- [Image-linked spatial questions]

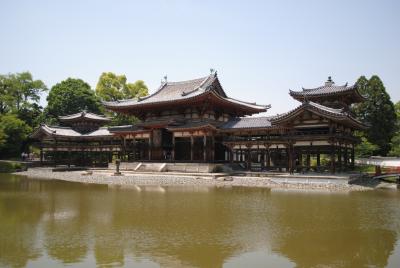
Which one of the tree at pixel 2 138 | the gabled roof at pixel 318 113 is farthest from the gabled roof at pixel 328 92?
the tree at pixel 2 138

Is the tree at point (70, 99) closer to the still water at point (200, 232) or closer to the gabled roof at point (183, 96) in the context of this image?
the gabled roof at point (183, 96)

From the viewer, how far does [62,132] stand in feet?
166

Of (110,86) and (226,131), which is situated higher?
(110,86)

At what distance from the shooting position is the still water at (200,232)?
936cm

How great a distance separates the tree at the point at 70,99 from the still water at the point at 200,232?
158 ft

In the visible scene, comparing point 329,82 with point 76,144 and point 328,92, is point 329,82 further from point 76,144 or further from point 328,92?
point 76,144

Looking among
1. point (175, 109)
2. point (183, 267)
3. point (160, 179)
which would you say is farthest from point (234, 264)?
point (175, 109)

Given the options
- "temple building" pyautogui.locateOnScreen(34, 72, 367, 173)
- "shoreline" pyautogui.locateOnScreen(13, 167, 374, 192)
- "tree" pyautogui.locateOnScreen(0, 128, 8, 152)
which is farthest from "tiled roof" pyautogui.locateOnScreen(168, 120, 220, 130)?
"tree" pyautogui.locateOnScreen(0, 128, 8, 152)

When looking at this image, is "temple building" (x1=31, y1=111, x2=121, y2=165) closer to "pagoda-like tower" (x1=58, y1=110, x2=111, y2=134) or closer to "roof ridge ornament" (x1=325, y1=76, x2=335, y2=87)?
"pagoda-like tower" (x1=58, y1=110, x2=111, y2=134)

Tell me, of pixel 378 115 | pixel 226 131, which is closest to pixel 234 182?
pixel 226 131

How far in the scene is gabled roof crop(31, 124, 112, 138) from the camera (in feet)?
160

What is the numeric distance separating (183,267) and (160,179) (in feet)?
74.0

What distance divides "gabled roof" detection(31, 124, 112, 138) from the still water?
29.4m

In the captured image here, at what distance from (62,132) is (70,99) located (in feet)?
58.4
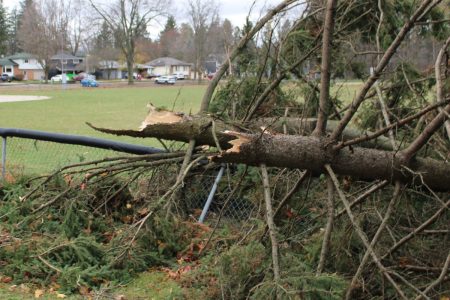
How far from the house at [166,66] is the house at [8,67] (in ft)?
74.9

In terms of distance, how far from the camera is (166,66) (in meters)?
107

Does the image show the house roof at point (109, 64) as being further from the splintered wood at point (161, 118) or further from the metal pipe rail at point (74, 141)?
the splintered wood at point (161, 118)

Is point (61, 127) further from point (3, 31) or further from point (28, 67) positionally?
point (3, 31)

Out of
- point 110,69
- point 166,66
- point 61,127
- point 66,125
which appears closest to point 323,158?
point 61,127

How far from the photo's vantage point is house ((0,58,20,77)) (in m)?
93.1

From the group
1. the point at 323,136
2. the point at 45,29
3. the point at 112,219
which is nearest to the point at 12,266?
the point at 112,219

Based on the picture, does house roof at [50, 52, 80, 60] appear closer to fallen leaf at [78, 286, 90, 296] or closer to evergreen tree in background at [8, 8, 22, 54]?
evergreen tree in background at [8, 8, 22, 54]

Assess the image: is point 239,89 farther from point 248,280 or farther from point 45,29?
point 45,29

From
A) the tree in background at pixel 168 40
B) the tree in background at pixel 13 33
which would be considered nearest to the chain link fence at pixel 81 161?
the tree in background at pixel 168 40

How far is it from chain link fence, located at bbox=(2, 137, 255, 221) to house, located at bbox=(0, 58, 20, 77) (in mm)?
92412

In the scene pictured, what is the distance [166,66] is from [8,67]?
1096 inches

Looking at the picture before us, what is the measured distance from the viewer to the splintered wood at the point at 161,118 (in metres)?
3.98

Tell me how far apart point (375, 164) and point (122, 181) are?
2.37 m

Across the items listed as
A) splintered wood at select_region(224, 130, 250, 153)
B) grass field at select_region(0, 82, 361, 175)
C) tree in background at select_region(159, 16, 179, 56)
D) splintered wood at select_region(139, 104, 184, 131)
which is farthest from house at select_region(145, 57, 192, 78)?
splintered wood at select_region(224, 130, 250, 153)
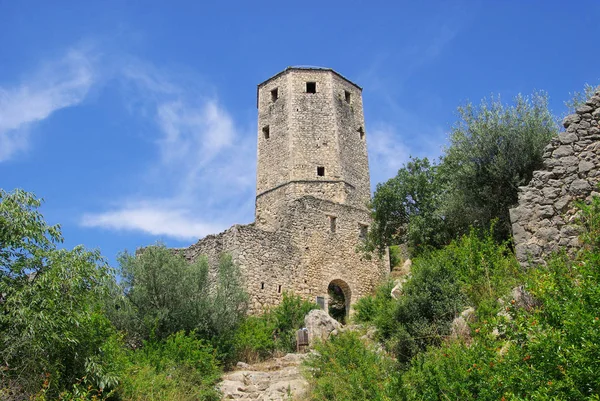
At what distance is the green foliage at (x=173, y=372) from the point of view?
1024 centimetres

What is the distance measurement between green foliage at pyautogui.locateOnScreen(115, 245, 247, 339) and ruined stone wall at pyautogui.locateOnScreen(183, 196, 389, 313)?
8.54ft

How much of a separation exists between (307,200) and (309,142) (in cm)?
493

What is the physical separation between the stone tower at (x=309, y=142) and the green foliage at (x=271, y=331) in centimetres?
722

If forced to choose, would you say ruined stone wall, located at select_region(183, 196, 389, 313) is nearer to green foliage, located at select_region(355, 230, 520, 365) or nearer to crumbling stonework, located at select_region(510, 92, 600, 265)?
green foliage, located at select_region(355, 230, 520, 365)

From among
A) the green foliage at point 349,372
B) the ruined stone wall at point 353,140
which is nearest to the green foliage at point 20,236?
the green foliage at point 349,372

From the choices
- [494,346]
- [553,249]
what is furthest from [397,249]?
[494,346]

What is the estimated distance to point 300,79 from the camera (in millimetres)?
26609

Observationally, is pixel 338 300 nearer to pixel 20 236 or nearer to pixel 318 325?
pixel 318 325

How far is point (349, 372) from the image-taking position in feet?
32.0

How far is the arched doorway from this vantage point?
2114 centimetres

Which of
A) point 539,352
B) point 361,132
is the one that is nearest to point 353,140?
point 361,132

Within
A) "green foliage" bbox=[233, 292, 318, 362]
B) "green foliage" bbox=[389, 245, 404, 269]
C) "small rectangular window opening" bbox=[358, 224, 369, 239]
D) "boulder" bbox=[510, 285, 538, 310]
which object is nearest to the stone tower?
"small rectangular window opening" bbox=[358, 224, 369, 239]

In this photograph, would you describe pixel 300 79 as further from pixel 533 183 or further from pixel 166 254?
pixel 533 183

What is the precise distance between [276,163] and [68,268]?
646 inches
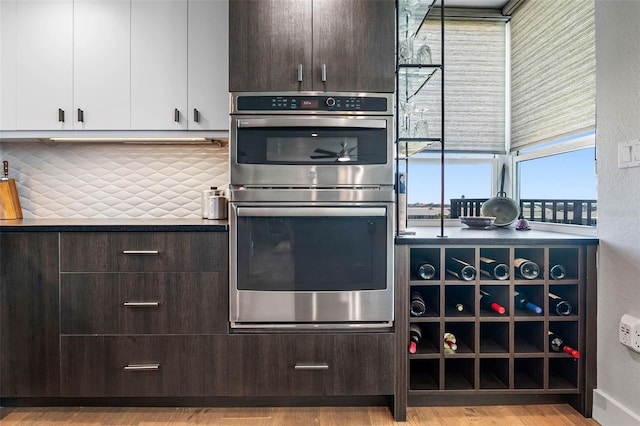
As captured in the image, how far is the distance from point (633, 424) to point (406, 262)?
3.70ft

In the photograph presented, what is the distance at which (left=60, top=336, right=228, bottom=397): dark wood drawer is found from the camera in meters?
1.70

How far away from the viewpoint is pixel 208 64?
2.05 meters

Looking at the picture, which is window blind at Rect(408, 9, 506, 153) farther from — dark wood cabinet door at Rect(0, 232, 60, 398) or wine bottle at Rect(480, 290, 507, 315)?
dark wood cabinet door at Rect(0, 232, 60, 398)

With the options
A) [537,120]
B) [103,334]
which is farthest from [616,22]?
[103,334]

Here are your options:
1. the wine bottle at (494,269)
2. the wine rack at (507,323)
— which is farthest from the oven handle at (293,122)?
the wine bottle at (494,269)

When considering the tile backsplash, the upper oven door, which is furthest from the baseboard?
the tile backsplash

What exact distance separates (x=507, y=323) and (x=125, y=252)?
1.88m

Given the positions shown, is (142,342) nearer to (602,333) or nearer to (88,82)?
(88,82)

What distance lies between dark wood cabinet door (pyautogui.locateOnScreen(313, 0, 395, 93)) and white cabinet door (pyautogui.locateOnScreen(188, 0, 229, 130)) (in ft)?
2.07

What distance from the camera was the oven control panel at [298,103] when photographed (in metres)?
1.71

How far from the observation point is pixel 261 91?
171cm

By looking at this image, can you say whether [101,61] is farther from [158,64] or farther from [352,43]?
[352,43]

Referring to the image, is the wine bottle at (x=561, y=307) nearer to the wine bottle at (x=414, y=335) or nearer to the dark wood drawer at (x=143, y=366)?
the wine bottle at (x=414, y=335)

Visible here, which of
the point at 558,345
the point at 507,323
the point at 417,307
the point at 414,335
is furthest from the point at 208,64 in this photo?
the point at 558,345
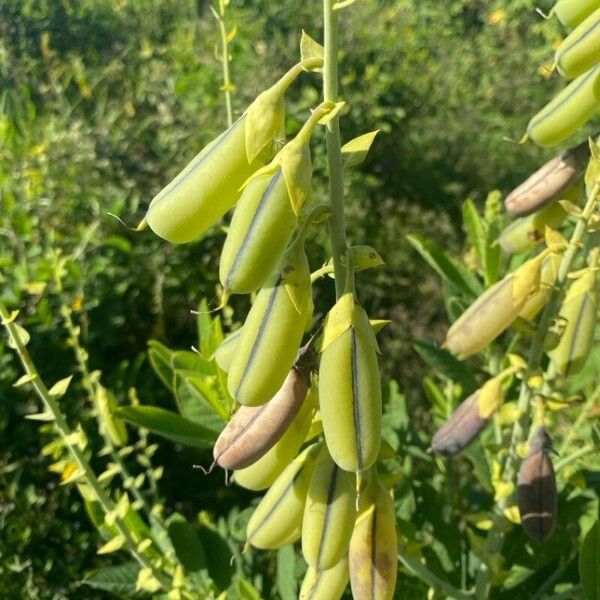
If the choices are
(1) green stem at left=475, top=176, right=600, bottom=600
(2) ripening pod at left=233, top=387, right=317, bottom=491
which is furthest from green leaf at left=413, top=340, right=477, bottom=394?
(2) ripening pod at left=233, top=387, right=317, bottom=491

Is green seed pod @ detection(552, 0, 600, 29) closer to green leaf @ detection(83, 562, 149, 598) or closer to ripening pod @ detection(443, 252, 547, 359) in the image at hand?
ripening pod @ detection(443, 252, 547, 359)

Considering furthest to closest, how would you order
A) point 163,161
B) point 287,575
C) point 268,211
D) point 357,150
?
point 163,161
point 287,575
point 357,150
point 268,211

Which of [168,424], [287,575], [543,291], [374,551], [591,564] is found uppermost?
[543,291]

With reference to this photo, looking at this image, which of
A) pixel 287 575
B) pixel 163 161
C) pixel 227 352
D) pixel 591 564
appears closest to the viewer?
pixel 227 352

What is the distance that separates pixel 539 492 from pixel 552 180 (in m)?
0.50

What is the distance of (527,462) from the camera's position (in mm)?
1140

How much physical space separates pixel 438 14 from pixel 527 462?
531 cm

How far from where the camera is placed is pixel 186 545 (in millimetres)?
1553

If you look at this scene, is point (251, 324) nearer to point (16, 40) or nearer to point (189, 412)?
point (189, 412)

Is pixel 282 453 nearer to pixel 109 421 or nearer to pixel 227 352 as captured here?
pixel 227 352

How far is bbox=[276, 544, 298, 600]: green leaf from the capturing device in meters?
1.50

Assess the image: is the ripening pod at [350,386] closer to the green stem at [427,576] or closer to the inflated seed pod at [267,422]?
the inflated seed pod at [267,422]

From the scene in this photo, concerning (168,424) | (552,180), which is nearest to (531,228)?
(552,180)

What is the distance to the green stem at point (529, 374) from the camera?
3.43 feet
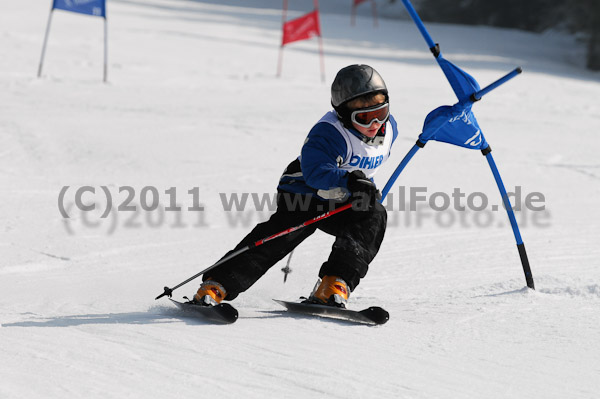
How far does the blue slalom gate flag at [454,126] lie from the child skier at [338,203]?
25 centimetres

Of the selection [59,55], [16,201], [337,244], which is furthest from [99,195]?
[59,55]

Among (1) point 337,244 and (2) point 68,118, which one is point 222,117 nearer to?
(2) point 68,118

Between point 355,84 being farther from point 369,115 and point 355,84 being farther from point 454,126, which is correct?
point 454,126

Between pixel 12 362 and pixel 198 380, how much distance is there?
0.70 m

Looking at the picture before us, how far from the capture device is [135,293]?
4.15 m

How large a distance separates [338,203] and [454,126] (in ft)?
2.36

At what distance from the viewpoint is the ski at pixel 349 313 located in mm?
3441

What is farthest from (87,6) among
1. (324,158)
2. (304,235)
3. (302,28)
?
(324,158)

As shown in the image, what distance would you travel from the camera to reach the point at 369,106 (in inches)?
145

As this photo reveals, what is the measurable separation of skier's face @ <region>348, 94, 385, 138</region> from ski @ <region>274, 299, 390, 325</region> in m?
0.88

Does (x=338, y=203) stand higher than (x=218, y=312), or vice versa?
(x=338, y=203)

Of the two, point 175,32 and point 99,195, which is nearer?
point 99,195

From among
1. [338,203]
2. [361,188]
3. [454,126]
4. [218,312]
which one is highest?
[454,126]

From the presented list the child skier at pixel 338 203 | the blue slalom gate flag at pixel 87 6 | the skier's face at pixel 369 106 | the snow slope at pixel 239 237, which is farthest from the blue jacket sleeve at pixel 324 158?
the blue slalom gate flag at pixel 87 6
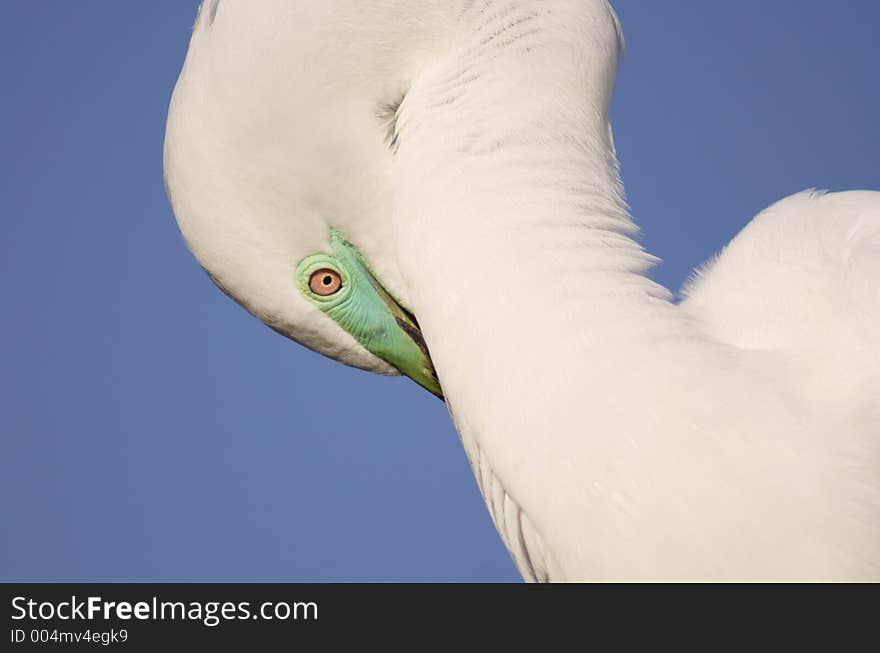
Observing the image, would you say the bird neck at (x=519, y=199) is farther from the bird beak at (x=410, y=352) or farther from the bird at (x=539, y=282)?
the bird beak at (x=410, y=352)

- [Aim of the exercise]
Repeat verbatim the lines from the one holding "How far is bbox=[276, 544, 298, 600]: green" through the end of the listing above, both ends included, but not the pictures.

- [Result of the task]
How far is bbox=[276, 544, 298, 600]: green leaf from the capturing device in meters?
1.50

Assess the image: is the ripening pod at [350,386] closer to the green stem at [427,576] or closer to the inflated seed pod at [267,422]?
the inflated seed pod at [267,422]

From the scene in this photo, concerning (168,424) | (552,180), which is nearest to (531,228)?
(552,180)

What is the distance to the green stem at point (529, 374) from the camera?
3.43 feet
How far does the blue slalom gate flag at [454,126] lie from the child skier at [338,203]?
25 centimetres

Of the selection [59,55], [16,201], [337,244], which is furthest from [99,195]?
[59,55]

Among (1) point 337,244 and (2) point 68,118, which one is point 222,117 nearer to?
(2) point 68,118

Between point 355,84 being farther from point 369,115 and point 355,84 being farther from point 454,126, which is correct?
point 454,126

Between pixel 12 362 and pixel 198 380, how much distance is there?
0.70 m

Looking at the picture before us, how far from the capture device is [135,293]?
4.15 m

How large a distance separates [338,203] and [454,126] (in ft)?
2.36

At what distance from the viewpoint is the ski at pixel 349 313 located in mm?
3441

What is farthest from (87,6) among
1. (324,158)
2. (304,235)
3. (302,28)
?
(324,158)

As shown in the image, what distance would you travel from the camera to reach the point at 369,106 (in inches)?
145

As this photo reveals, what is the measurable separation of skier's face @ <region>348, 94, 385, 138</region> from ski @ <region>274, 299, 390, 325</region> in m?
0.88

Does (x=338, y=203) stand higher than (x=218, y=312), or vice versa?
(x=338, y=203)

Of the two, point 175,32 and point 99,195, which is nearer?
point 99,195

From among
1. [338,203]
2. [361,188]
3. [454,126]
4. [218,312]
which one is highest?
[454,126]

From the presented list the child skier at pixel 338 203 | the blue slalom gate flag at pixel 87 6 | the skier's face at pixel 369 106 | the snow slope at pixel 239 237, which is farthest from the blue jacket sleeve at pixel 324 158?
the blue slalom gate flag at pixel 87 6
Observing the image, would you say the bird neck at (x=519, y=199) is farther from the bird beak at (x=410, y=352) or farther from the bird at (x=539, y=282)?
the bird beak at (x=410, y=352)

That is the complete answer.